77      Poiché essa sarebbe già stata assoggettata a dazi antidumping del 69,7% nel corso di tutta l’inchiesta di cui trattasi, che sarebbe durata più di due anni e mezzo, la ricorrente si sarebbe trovata nell’impossibilità di sviluppare la propria attività all’interno dell’Unione, il che avrebbe comportato conseguenze economiche molto gravi.

78      La Commissione contesta gli argomenti della ricorrente.

79      A tal proposito, si deve rilevare che, richiamandosi al regolamento di esecuzione 2015/2179, che avvia un riesame del regolamento di esecuzione (UE) n. 102/2012 del Consiglio, del 27 gennaio 2012, che istituisce un dazio antidumping definitivo sulle importazioni di cavi d’acciaio originari della Repubblica popolare cinese e dell’Ucraina, esteso alle importazioni di cavi d’acciaio spediti dal Marocco, dalla Moldova e dalla Repubblica di Corea, anche se non dichiarati originari di tali paesi, successivamente ad un riesame in vista della scadenza a norma dell’articolo 11, paragrafo 2, del regolamento di base e che chiude il procedimento di riesame in vista della scadenza relativo alle importazioni di cavi d’acciaio originari del Sud Africa a norma dell’articolo 11, paragrafo 2, del regolamento di base (GU 2012, L 36, pag. 1), la ricorrente deduce di essere stata discriminata rispetto al produttore-esportatore coreano oggetto di tale procedimento.

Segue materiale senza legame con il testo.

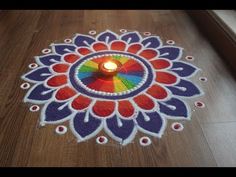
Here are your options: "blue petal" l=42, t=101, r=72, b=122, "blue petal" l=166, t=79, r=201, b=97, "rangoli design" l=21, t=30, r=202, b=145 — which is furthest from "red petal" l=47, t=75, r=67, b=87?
"blue petal" l=166, t=79, r=201, b=97

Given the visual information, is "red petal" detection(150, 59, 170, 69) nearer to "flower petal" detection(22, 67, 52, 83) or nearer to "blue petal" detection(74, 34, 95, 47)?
"blue petal" detection(74, 34, 95, 47)

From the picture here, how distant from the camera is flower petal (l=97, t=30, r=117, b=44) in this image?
151 centimetres

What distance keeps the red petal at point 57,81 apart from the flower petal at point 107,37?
0.37 metres

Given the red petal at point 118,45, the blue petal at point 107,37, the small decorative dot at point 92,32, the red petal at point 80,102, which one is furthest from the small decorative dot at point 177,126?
the small decorative dot at point 92,32

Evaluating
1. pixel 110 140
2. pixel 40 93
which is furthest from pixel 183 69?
pixel 40 93

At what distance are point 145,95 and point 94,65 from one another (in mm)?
311

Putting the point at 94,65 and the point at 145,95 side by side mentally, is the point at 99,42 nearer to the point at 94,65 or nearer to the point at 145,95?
the point at 94,65

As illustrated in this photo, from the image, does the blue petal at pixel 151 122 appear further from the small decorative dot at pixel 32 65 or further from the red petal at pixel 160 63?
the small decorative dot at pixel 32 65

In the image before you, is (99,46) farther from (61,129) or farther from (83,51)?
(61,129)

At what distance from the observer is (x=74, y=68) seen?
131cm

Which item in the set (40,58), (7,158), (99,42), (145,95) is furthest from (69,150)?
(99,42)

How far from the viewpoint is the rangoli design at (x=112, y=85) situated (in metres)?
1.04

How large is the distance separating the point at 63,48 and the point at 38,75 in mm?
243
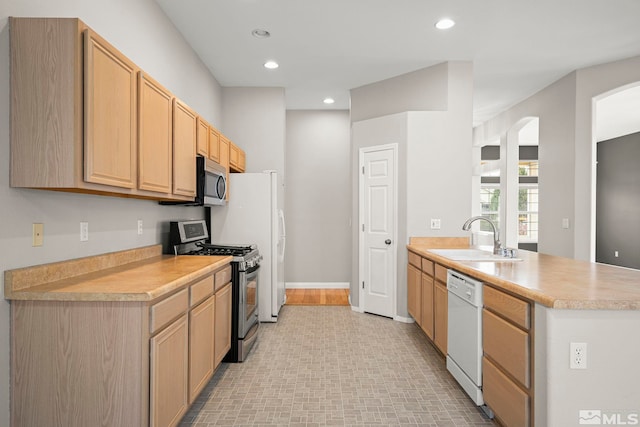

Essa sostiene, in sostanza, che, contrariamente a quanto avvenuto nel procedimento che ha condotto all’adozione di detto regolamento di apertura, il procedimento sfociato nell’adozione della decisione impugnata non è stato reso pubblico mediante un avviso di apertura, che perfino le parti interessate non ne sono state informate, che l’inchiesta in questione ha avuto una durata eccessiva, che essa non ha beneficiato di una sospensione dei dazi antidumping in vigore per la durata dell’inchiesta e che il grado di prova che essa doveva fornire era più elevato.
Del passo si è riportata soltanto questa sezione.